Exercise requirements: Return every record verbatim, omitting all pictures.

Material for this exercise:
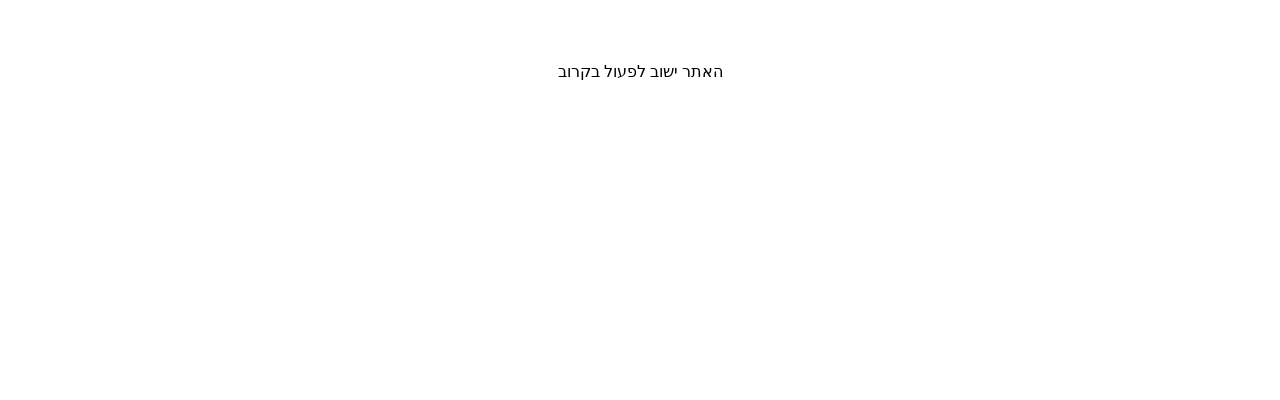

--- FILE ---
content_type: text/html
request_url: http://teima.co.il/?app=videos&id=72
body_size: 187
content:
<meta http-equiv="Content-Type" content="text/html; charset=utf-8">
<center style='font-family:arial;'><br><br><br>האתר ישוב לפעול בקרוב<br><br><br></center>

Output for this task:
--- FILE ---
content_type: text/html
request_url: http://teima.co.il/?app=videos&id=72
body_size: 187
content:
<meta http-equiv="Content-Type" content="text/html; charset=utf-8">
<center style='font-family:arial;'><br><br><br>האתר ישוב לפעול בקרוב<br><br><br></center>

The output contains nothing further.